The limbic system is connected with the higher centers of the cerebral cortex, as well as with the more primitive centers of the brainstem. It not only allows emotions to influence the body, but also regulates emotional reactions.

There is danger!

The consequences of each specific syndrome may differ from each other, but there are also similar indicators:

  • depression;
  • sleep disturbance;
  • body aches;
  • skeletal muscle necrosis;
  • vein thrombosis;
  • renal failure;
  • liver failure;
  • breathing problems;
  • relapse of psychiatric illness;
  • arrhythmias, myocardial infarction.

Extrapyramidal disorders are a complex system of syndromes of a neurological nature that affect not only a person’s health status, but also his adaptation in society. Adequate treatment may be the only way for a person to live and work normally.

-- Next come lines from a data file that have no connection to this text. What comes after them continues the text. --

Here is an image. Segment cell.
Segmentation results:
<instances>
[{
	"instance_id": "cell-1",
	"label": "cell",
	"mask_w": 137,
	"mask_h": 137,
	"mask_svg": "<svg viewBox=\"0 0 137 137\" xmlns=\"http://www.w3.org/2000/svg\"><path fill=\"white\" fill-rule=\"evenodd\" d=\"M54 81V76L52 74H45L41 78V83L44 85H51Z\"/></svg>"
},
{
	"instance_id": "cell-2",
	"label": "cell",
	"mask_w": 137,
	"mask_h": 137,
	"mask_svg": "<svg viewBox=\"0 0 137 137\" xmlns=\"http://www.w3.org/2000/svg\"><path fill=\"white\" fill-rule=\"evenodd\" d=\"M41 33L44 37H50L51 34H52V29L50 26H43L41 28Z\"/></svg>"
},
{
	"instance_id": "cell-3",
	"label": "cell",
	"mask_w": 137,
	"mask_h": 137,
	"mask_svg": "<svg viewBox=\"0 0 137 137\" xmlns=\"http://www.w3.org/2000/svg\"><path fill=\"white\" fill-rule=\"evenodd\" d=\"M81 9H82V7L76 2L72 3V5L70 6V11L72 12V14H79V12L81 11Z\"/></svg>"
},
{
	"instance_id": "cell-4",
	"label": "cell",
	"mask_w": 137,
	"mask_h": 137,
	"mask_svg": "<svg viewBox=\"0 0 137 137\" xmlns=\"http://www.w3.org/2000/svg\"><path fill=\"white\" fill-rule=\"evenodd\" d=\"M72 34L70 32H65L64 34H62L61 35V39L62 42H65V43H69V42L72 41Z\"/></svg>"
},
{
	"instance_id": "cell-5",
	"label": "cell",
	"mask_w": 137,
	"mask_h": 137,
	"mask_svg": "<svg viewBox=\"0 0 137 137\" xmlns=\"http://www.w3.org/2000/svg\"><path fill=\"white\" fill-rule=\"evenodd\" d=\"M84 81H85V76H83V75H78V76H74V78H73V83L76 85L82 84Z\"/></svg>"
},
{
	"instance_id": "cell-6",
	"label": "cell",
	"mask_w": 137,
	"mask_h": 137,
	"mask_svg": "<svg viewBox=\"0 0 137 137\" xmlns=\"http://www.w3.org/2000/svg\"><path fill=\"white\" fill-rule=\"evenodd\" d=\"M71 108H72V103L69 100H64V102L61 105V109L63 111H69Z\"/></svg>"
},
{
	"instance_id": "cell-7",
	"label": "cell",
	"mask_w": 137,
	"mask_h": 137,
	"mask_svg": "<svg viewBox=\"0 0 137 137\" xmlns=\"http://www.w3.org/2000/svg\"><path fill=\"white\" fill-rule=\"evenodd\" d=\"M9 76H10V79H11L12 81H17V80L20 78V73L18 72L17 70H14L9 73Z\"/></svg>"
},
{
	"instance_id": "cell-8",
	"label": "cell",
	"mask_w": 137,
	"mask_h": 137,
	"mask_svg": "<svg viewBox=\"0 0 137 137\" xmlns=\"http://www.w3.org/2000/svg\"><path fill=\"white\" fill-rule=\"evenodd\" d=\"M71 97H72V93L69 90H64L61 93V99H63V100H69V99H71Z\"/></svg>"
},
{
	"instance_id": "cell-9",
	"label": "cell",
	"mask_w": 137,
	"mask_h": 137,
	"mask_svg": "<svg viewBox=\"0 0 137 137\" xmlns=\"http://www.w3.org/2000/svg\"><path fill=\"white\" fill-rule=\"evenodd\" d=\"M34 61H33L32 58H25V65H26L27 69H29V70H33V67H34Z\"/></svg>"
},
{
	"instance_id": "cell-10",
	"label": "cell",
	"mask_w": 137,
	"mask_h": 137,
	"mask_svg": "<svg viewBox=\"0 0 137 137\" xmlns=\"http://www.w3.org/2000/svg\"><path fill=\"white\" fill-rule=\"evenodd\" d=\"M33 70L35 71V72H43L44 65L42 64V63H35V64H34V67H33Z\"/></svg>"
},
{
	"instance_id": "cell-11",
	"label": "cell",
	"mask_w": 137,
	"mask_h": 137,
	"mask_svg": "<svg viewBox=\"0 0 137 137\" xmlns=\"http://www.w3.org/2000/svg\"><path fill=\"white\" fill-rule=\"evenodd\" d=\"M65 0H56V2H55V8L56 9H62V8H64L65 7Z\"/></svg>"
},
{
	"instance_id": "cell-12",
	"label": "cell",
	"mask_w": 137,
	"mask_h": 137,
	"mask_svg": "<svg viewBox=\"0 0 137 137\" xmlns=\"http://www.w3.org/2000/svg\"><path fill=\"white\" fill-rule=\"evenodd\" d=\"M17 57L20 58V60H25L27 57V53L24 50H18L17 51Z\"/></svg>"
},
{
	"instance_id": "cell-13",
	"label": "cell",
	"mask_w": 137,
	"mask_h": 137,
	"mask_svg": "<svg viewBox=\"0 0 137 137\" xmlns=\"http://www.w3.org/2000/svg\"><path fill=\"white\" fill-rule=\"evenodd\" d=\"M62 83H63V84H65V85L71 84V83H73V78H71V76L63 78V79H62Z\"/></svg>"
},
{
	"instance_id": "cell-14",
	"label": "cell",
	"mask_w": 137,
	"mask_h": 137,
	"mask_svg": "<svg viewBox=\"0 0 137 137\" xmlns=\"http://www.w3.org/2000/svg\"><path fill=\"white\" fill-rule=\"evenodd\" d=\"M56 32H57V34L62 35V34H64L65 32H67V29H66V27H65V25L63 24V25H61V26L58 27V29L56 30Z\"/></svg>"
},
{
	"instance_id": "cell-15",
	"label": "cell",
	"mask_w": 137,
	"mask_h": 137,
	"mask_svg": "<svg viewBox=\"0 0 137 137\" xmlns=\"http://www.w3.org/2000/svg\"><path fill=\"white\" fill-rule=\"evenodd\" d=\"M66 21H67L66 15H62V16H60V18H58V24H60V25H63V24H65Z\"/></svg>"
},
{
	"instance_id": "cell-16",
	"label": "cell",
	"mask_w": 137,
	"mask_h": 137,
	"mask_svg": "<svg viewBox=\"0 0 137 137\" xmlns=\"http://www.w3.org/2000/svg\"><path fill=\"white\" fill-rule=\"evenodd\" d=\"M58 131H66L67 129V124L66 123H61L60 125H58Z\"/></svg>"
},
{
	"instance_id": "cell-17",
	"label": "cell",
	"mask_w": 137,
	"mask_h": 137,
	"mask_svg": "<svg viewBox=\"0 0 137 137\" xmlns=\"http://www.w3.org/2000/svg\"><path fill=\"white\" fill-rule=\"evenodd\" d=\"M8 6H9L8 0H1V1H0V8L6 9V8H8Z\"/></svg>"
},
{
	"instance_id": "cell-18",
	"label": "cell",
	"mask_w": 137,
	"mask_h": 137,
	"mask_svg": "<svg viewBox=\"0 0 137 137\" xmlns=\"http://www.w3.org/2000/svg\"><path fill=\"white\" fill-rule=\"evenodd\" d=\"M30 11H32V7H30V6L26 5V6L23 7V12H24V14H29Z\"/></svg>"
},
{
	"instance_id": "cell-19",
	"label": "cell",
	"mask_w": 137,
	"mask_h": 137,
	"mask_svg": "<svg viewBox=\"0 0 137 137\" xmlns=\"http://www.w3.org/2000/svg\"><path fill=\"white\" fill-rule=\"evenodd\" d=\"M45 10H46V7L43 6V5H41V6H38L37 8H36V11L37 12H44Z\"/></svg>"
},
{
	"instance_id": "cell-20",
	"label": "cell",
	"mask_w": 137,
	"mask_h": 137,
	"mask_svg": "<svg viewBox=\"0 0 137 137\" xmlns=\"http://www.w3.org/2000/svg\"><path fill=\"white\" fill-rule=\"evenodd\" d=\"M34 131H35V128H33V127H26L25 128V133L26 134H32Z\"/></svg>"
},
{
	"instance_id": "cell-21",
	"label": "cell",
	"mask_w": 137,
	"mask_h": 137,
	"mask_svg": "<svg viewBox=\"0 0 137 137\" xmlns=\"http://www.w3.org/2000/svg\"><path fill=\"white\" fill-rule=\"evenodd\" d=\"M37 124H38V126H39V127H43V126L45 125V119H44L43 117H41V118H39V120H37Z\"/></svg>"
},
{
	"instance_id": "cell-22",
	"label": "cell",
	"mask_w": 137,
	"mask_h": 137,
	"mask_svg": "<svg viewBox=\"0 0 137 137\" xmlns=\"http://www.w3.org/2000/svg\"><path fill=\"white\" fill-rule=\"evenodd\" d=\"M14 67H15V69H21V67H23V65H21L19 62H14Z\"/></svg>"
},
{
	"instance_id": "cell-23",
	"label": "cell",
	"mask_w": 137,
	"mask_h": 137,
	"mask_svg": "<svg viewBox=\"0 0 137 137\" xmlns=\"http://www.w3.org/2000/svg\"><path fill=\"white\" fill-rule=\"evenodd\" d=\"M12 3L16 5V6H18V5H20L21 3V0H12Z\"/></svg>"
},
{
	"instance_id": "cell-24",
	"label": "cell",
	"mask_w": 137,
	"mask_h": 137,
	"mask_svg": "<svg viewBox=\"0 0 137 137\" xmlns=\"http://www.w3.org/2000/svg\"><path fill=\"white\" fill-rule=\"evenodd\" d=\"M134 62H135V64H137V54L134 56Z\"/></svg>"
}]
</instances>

Relationships between the structures of the extrapyramidal system

Until now, the interaction processes remain incompletely studied. The ES is directly connected to the thalamus, reticulatory nuclei, pons, cerebellum, etc. For full functioning, gamma motor neutrons from the spinal cord are added to all of these structures.

This system is closely related to the pyramidal structure. Thanks to this interaction, a person organizes all movements that are provoked by parts of the pyramidal system. The processes of the red nucleus of the extrapyramidal system form the so-called rubrospinal tract. It is responsible for the motor processes of the human upper limbs.

The vestibular region of the ES is closely connected with the area of ​​the inner ear, cerebellum and some parts of the spinal cord. Thanks to this, a person makes movements with his neck, torso, head and limbs. In addition, the relationship with various structures of the brain provides the functions of blinking, turning the head and controlling muscle contractions. When one of the processes is disrupted, a person experiences various complications.